DrHyde has asked for the wisdom of the Perl Monks concerning the following question:
Given that I trust the original data to be random, I still need to be sure that what I'm doing to the data isn't biassing it.
- my algorithm sucks
- an off-by-one error
The question is, then, how to test that my output data is nice and random? I initially thought of using Jon Orwant's Statistics::ChiSquared module, but that has a couple of big drawbacks:
- it thinks a coin that throws 500 heads followed by 500 tails is just fine and dandy;
- it's limited to 21 discrete values because of the way its implemented
- can determine whether data is evenly and randomly distributed across its range and is equally evenly distributed regardless of which part of the sample i look at (ie the first 20 values should be just as random as the next 100); and
- can determine whether the data is at all predictable (ie can it detect that if the die rolls a 1 it's likely to roll a 4 three rolls later, or if it rolls a 1 it won't roll a 1 next time)
I'm not aware of anything on CPAN that can do that.
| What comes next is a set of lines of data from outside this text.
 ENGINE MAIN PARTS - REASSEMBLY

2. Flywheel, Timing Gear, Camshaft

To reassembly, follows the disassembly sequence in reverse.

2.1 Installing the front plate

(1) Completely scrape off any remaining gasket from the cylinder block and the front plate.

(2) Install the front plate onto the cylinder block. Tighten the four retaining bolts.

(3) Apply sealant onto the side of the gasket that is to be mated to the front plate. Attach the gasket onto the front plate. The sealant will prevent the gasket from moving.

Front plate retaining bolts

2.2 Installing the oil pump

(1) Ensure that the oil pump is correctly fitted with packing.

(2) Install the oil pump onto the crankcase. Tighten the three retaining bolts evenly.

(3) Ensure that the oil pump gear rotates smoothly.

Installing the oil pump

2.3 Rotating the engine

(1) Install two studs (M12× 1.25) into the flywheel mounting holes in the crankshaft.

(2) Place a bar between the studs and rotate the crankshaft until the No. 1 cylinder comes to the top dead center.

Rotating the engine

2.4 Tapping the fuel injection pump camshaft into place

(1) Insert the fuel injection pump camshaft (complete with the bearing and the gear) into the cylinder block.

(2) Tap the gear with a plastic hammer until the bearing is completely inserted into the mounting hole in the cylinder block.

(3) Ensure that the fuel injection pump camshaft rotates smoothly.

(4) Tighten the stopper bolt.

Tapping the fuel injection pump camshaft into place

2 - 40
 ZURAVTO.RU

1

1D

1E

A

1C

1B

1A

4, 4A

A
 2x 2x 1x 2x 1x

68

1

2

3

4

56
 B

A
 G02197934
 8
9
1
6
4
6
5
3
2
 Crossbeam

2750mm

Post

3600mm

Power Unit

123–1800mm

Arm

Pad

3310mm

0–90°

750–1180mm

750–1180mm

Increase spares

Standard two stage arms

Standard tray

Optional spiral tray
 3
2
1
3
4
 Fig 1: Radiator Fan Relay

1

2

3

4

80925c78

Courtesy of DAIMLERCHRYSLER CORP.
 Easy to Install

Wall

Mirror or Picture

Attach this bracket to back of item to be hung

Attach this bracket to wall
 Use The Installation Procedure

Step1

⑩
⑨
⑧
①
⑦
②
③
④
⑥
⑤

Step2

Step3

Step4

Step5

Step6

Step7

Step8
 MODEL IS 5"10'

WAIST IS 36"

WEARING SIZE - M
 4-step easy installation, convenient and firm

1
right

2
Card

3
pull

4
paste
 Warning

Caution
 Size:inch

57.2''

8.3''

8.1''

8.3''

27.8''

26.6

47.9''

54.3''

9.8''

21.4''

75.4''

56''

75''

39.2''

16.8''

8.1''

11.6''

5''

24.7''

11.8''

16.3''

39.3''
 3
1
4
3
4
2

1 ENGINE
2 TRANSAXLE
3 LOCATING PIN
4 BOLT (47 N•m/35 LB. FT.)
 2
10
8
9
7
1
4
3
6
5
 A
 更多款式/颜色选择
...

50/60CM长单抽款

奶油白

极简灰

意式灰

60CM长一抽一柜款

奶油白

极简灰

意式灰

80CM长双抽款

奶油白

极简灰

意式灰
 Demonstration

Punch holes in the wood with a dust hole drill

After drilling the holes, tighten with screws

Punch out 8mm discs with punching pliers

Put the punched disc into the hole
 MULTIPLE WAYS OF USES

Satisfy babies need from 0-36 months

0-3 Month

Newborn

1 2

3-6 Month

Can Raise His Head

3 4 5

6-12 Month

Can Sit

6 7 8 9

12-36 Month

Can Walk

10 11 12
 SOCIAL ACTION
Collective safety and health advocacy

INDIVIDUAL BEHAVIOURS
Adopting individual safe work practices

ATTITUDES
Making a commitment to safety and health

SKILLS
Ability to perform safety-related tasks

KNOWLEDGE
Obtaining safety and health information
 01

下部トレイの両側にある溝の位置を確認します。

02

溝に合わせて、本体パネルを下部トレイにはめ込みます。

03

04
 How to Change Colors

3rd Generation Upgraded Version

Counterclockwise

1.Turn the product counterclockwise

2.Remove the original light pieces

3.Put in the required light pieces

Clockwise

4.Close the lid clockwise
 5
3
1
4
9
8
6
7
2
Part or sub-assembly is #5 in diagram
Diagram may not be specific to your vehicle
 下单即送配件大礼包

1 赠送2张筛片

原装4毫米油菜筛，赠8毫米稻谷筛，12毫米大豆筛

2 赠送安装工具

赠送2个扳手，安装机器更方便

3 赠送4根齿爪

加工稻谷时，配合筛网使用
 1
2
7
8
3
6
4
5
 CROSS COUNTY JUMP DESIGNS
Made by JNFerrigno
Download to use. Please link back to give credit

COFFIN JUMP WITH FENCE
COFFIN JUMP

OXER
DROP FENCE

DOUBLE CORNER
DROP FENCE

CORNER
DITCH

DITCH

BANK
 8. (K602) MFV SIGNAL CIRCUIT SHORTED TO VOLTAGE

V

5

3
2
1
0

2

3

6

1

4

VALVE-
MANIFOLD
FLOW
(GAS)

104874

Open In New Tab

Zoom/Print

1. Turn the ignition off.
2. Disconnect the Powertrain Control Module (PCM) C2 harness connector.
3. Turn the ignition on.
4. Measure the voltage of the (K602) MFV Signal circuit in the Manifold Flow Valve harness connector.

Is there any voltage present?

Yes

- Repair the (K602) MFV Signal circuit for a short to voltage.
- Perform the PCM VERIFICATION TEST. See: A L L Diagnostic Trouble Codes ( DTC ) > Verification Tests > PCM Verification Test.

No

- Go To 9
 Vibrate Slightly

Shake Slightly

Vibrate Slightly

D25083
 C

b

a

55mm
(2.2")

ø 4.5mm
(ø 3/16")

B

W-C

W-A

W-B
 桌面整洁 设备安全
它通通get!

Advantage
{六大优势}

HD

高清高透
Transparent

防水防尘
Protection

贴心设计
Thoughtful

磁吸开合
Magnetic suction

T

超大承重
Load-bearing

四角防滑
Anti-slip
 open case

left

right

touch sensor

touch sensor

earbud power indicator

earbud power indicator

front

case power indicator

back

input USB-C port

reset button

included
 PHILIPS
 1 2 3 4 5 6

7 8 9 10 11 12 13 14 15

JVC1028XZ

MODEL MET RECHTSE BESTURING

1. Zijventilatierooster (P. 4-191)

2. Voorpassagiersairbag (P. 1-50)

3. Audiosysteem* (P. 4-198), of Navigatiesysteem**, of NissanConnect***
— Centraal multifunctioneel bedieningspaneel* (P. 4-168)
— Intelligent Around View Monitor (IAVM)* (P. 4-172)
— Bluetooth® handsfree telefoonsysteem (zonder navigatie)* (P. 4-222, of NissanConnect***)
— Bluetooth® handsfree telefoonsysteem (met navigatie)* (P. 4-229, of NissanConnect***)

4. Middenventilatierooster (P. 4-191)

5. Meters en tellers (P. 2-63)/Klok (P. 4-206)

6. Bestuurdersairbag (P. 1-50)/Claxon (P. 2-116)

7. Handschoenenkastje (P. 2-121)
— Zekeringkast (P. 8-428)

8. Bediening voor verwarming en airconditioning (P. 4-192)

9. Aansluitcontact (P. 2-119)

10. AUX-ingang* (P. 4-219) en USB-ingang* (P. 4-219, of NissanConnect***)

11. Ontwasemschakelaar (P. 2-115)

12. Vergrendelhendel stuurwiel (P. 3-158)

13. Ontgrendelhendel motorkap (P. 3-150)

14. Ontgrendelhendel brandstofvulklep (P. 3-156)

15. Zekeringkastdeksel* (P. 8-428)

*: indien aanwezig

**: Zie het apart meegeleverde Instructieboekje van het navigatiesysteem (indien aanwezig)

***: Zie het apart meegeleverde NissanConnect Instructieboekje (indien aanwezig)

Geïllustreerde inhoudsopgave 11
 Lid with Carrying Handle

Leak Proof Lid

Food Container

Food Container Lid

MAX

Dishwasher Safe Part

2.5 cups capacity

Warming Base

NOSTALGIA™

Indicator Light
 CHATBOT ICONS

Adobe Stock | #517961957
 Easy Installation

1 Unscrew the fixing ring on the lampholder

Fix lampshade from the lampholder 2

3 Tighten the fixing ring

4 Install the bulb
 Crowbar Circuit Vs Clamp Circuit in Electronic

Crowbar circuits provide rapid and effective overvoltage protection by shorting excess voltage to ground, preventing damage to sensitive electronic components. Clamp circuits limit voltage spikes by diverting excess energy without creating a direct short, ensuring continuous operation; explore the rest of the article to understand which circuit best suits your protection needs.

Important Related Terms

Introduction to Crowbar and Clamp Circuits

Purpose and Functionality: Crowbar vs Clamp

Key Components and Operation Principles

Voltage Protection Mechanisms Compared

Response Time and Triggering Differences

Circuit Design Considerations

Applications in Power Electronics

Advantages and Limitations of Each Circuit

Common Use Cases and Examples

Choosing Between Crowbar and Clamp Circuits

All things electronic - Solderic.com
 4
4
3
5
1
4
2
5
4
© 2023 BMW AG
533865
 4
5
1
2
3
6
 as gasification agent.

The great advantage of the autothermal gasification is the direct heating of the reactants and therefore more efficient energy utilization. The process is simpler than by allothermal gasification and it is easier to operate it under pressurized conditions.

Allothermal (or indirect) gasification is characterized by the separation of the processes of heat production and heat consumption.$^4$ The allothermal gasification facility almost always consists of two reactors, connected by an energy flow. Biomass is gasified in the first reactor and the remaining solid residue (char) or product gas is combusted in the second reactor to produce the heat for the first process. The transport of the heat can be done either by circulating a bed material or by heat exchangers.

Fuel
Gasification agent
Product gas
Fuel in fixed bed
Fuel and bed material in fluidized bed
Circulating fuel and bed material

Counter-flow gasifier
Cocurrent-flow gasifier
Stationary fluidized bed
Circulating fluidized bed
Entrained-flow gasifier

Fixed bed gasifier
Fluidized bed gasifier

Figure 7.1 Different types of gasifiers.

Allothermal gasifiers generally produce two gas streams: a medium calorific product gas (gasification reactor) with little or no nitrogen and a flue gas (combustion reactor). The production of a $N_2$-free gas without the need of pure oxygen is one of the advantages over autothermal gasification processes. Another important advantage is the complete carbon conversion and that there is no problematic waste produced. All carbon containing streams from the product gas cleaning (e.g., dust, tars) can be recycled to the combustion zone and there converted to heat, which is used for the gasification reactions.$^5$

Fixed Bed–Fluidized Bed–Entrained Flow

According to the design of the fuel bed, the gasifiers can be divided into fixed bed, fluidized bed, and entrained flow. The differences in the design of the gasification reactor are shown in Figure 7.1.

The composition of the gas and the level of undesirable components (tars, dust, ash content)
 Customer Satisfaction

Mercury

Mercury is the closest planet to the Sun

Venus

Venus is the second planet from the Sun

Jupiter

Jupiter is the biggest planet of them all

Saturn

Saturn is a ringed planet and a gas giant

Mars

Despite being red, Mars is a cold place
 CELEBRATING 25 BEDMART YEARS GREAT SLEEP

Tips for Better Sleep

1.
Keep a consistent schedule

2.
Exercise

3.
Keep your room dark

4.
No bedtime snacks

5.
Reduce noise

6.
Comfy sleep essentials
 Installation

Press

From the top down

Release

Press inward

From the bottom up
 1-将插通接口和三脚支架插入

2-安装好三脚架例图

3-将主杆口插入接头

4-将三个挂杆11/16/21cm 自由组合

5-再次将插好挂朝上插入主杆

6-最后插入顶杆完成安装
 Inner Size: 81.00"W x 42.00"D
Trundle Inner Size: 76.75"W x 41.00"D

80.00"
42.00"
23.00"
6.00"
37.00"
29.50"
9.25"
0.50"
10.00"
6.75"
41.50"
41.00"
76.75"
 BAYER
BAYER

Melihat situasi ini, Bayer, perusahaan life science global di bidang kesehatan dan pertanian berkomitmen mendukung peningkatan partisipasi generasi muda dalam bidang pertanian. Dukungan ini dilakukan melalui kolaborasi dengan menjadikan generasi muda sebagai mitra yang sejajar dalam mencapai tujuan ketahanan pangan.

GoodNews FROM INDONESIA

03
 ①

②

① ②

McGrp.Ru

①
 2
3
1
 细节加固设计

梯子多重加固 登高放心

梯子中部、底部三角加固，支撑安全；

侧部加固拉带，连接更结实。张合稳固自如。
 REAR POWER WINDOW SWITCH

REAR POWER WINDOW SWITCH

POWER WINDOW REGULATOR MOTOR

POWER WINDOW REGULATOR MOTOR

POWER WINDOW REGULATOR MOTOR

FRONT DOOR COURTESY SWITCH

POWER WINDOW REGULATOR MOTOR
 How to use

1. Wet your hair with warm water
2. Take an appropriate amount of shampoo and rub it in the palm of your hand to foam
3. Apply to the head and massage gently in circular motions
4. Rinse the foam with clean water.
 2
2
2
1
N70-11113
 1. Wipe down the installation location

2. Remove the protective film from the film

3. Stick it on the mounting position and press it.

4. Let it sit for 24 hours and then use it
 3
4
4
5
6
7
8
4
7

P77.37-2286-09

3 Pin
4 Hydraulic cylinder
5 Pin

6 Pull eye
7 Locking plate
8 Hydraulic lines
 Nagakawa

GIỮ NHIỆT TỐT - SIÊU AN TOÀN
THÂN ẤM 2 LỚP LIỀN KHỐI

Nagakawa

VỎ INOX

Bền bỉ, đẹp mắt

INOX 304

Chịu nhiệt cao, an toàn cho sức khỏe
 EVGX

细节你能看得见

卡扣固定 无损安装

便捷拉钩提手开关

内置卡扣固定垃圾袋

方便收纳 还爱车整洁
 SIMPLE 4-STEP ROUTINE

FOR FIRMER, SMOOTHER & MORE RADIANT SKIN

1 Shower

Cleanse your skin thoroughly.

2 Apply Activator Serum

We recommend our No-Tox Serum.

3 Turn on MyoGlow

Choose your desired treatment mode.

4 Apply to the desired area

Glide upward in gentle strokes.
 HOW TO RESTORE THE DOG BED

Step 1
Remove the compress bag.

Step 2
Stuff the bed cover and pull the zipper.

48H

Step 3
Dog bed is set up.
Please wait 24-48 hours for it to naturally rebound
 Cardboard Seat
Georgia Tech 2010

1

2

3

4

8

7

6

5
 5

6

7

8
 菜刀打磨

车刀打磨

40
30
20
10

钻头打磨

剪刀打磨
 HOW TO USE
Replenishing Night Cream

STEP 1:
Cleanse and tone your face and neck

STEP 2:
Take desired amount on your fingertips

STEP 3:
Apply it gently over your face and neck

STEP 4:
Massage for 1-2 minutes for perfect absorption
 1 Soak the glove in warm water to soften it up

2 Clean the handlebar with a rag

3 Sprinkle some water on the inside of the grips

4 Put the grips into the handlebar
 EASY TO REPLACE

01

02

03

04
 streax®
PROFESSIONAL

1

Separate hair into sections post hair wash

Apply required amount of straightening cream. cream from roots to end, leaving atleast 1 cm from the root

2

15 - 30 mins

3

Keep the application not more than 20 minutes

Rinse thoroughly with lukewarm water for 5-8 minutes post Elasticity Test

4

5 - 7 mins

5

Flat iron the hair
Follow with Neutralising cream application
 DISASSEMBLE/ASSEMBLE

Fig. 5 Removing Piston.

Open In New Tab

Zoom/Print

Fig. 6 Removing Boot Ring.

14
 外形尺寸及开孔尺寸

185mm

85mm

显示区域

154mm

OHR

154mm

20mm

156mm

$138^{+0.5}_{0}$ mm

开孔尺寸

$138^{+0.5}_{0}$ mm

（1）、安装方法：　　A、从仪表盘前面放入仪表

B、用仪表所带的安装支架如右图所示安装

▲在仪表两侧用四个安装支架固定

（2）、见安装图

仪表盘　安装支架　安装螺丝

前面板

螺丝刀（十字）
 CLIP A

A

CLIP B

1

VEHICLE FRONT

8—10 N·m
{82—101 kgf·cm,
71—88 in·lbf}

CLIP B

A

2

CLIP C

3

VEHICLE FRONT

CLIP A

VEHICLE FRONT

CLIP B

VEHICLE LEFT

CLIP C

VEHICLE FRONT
An alternative would be - and we can do this because I'm only concerned about whether *I* am introducing bias, not with whether the data is biassed - to check that the distribution of my results is the same as the distribution of the original data. But I'm not aware of anything to do that either.
So, can anyone point me at any appropriate modules? Or at an algorithm that I could turn into a module?